Analysis and Improvement of Calculation Method of Riser Top Tension in Deepwater Drilling

Abstract

Abstract Top tension plays an important role in stability of riser system. Either excessive or insufficient value of it tends to cause negative effects on risers' proper function and then pose a threat on drilling operation. But there is no unified calculation method about the setting value of riser top tension. Therefore, the purpose of this paper is to establish a calculation method of riser top tension that both meets the requirements of theory and engineering. The improved method is based on the theory of effective axial force in tubing mechanics. It considers the requirement of risers stability and over-pull force to lower marine riser package (LMRP) in field drilling operation. Take three deepwater wells in South China Sea as examples. Utilizing finite element analysis software ANSYS to model the riser, subsea wellhead and conductor systems respectively, then exerting the calculated top tension and environment load, the analysis results can be used to check the accuracy of the proposed calculation method. After analyzing the related methods proposed by American Petroleum Institute[1] (API) and Institute of French Petroleum[2] (IFP), it is found that both of them have their limitations. The former one only concentrates on stability but ignores the over-pull force required by LMRP in field operation. The latter one takes the requirement of overpull into consideration though, it regards this force as effective tension rather than true tension. According to the related theories of tubing mechanics, the effects of true axial force and effective axial force on the riser mechanical behavior is analyzed.
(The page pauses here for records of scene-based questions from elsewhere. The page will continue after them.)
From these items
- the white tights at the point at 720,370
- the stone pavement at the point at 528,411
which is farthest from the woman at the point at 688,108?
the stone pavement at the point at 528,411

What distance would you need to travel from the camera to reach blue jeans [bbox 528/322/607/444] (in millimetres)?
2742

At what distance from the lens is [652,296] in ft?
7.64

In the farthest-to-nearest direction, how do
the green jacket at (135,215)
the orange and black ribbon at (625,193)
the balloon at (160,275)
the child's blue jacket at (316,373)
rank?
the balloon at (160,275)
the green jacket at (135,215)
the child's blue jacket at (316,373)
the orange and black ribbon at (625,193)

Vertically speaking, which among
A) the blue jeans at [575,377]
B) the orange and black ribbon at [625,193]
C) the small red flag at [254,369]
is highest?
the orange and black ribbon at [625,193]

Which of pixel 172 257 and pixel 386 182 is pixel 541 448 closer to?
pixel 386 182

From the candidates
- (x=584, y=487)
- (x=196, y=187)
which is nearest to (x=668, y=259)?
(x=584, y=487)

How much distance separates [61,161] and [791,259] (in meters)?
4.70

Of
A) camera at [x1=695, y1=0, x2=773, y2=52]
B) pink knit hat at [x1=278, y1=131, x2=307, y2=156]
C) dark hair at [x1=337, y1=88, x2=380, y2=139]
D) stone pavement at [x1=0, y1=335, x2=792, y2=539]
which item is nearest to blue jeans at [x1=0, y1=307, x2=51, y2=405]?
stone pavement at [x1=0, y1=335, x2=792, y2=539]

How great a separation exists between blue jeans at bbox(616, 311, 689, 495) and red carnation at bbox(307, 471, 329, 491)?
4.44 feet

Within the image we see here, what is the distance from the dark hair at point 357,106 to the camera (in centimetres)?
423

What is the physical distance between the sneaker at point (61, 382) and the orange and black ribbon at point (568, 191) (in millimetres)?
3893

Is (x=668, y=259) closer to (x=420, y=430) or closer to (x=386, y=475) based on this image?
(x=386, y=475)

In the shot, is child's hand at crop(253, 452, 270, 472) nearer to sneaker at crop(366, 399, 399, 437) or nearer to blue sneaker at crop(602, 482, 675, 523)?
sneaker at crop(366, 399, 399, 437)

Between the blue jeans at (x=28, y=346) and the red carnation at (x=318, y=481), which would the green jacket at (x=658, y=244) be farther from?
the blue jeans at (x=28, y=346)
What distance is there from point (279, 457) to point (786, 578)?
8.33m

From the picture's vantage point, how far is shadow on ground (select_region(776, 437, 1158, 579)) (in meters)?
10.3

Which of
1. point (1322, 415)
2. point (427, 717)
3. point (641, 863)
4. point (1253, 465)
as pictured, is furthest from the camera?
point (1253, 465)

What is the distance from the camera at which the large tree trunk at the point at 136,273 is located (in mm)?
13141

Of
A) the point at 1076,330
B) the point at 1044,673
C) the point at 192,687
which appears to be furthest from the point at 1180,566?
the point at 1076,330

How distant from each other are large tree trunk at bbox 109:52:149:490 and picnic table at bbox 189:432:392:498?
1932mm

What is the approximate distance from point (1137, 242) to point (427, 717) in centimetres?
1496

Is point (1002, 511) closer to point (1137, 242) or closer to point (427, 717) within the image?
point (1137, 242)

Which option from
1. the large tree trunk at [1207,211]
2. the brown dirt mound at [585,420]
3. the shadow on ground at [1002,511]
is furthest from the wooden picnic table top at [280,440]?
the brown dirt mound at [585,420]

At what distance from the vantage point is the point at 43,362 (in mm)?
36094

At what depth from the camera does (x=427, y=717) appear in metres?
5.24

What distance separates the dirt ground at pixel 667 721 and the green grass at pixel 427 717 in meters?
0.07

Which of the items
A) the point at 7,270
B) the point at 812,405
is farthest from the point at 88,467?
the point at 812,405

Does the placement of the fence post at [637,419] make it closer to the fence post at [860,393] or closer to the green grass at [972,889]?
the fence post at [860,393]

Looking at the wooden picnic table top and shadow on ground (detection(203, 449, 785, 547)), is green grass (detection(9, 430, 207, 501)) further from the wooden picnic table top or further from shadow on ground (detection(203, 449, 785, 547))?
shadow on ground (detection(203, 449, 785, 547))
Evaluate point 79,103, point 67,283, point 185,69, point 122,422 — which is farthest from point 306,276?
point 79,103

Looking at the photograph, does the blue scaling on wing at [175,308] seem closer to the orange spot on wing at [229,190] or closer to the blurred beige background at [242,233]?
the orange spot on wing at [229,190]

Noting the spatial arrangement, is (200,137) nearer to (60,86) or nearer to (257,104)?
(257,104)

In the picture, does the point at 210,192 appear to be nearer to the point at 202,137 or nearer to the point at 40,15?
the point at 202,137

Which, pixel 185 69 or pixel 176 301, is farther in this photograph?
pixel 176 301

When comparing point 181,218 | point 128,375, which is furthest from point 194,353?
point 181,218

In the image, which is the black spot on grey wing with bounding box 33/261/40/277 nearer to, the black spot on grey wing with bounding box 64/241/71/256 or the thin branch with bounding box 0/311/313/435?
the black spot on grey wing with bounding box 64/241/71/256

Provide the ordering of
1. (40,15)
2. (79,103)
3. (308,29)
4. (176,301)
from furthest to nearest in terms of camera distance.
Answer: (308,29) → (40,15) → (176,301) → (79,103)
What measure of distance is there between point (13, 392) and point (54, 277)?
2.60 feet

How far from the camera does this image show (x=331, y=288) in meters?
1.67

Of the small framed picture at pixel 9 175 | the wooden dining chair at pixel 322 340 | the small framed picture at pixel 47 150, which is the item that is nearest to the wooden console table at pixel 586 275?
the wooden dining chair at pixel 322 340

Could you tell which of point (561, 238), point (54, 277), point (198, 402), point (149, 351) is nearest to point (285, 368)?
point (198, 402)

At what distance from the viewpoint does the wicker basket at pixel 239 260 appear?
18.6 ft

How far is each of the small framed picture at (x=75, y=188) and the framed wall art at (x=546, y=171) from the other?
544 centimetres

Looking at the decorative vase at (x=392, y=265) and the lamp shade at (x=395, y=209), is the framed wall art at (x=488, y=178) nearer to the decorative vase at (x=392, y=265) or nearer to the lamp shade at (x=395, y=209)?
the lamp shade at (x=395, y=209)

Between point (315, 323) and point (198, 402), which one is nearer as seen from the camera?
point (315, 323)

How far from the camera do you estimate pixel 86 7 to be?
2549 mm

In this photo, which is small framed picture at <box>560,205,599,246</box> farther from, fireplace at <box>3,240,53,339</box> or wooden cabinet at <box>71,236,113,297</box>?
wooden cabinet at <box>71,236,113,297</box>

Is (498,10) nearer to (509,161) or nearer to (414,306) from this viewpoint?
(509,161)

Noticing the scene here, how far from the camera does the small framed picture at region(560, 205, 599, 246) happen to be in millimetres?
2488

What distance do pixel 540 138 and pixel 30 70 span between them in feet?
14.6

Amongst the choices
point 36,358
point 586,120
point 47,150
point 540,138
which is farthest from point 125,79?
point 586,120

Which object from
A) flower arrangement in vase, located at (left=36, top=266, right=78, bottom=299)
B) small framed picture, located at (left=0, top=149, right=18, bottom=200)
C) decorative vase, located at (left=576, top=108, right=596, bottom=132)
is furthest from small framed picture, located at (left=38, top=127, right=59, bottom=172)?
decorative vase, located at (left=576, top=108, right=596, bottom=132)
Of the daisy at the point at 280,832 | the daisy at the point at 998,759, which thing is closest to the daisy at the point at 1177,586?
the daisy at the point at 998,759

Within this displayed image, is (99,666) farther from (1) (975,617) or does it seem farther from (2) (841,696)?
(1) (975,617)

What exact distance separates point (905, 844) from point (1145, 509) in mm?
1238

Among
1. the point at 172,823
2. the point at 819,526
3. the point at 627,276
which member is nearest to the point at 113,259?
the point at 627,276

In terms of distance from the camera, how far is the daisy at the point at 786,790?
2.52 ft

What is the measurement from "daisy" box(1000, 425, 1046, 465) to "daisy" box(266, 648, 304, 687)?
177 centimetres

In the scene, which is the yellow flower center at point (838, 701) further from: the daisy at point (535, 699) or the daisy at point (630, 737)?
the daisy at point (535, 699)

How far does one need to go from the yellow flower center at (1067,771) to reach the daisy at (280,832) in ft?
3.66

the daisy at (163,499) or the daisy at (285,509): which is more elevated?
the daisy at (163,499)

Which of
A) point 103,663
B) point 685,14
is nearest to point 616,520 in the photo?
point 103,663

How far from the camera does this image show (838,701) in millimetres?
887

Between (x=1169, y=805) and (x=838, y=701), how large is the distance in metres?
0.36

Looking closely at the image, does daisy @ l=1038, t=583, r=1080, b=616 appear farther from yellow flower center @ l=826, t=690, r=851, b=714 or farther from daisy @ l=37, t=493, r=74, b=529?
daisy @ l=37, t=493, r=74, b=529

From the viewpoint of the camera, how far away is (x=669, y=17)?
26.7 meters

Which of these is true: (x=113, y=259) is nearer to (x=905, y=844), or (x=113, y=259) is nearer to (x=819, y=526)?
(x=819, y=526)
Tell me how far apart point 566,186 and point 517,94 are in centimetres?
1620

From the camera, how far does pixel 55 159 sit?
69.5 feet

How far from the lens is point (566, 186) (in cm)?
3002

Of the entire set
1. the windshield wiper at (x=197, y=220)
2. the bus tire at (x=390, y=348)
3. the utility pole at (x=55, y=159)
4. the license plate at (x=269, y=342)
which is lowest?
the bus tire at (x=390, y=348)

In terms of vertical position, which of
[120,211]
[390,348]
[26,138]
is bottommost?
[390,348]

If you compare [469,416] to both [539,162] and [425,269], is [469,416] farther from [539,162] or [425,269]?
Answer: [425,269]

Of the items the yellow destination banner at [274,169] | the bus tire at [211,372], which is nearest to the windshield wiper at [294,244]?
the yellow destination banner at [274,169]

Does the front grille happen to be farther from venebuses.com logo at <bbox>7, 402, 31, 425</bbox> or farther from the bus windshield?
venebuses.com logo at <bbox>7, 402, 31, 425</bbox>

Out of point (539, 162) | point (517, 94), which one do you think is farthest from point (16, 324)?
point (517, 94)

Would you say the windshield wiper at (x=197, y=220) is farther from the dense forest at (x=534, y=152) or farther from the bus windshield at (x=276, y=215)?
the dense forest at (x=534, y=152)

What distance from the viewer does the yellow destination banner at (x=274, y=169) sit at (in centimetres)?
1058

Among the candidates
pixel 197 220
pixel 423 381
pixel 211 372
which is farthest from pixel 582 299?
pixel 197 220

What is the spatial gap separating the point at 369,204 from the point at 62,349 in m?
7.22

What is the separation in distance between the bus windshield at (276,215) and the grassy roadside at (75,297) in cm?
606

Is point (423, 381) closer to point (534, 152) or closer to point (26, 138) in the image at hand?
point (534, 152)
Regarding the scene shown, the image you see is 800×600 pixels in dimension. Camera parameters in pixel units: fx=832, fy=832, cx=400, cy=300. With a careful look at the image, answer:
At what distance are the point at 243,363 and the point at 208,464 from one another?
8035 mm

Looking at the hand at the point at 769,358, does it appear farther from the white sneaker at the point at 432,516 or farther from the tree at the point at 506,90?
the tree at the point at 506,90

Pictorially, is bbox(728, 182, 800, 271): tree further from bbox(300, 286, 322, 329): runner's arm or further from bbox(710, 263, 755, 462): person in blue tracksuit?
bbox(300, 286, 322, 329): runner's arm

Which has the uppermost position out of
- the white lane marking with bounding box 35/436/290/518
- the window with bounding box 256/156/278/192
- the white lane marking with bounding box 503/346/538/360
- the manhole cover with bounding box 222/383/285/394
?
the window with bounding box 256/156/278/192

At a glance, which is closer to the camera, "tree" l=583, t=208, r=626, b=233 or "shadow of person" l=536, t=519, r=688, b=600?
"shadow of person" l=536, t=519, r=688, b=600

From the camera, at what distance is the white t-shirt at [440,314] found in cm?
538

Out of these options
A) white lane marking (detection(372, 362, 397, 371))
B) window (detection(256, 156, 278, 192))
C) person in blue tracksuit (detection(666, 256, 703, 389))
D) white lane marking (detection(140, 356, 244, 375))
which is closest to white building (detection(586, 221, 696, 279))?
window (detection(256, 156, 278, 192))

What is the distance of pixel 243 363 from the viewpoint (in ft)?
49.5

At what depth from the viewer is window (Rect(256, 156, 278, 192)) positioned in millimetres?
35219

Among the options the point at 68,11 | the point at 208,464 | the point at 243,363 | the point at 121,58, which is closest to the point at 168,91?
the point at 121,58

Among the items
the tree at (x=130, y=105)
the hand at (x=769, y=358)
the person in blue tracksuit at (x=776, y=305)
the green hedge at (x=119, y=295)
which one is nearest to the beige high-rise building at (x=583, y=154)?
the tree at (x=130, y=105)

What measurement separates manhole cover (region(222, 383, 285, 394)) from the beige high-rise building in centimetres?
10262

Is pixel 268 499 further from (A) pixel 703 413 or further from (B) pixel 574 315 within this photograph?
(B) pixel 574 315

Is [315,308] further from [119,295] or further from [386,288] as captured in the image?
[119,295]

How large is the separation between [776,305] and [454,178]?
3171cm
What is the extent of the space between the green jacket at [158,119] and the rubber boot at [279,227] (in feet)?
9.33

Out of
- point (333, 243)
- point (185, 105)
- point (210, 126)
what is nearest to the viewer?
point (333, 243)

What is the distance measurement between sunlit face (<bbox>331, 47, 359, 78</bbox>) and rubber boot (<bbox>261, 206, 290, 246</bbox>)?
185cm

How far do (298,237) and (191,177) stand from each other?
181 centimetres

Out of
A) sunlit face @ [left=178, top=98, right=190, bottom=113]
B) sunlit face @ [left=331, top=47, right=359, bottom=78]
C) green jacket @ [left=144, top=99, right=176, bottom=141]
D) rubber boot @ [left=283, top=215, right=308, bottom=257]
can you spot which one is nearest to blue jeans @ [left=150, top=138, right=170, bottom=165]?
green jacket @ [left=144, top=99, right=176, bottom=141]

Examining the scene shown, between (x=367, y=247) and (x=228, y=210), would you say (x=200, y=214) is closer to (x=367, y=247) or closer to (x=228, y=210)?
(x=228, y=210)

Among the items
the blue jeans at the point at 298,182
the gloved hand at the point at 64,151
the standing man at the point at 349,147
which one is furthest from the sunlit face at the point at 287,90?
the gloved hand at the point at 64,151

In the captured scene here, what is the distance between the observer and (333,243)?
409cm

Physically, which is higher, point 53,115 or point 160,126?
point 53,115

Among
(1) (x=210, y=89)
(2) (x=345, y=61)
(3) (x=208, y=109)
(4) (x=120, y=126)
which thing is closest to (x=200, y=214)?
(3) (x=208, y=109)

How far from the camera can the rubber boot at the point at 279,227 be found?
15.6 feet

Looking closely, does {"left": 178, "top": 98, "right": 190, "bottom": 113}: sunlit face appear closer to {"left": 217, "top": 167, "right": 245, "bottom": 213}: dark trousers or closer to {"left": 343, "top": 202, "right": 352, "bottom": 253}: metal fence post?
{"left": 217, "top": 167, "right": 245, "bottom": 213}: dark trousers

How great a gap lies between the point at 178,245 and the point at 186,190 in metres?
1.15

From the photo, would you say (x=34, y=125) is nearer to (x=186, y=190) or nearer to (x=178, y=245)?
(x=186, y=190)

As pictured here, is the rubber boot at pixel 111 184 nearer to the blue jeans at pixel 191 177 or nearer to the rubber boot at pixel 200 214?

The results show that, the bottom tensile force to LMRP is determined by true axial force, and the risers' stability depends on effective axial force. Through the force analysis of risers which simultaneously bear the inside and outside pressure, the correspondent mechanical model was established, and a new calculation method of top tension was derived, which modifies the deficiencies of algorithms proposed by API and IFP. The accuracy of this method is verified by the values if field operating and numerical simulation of ANSYS. The novelty of this method is to propose a calculation method of riser top tension that could improve the deficiencies of API and IFP and meet the requirement of stability and bottom over-pull force to LMRP in field operation.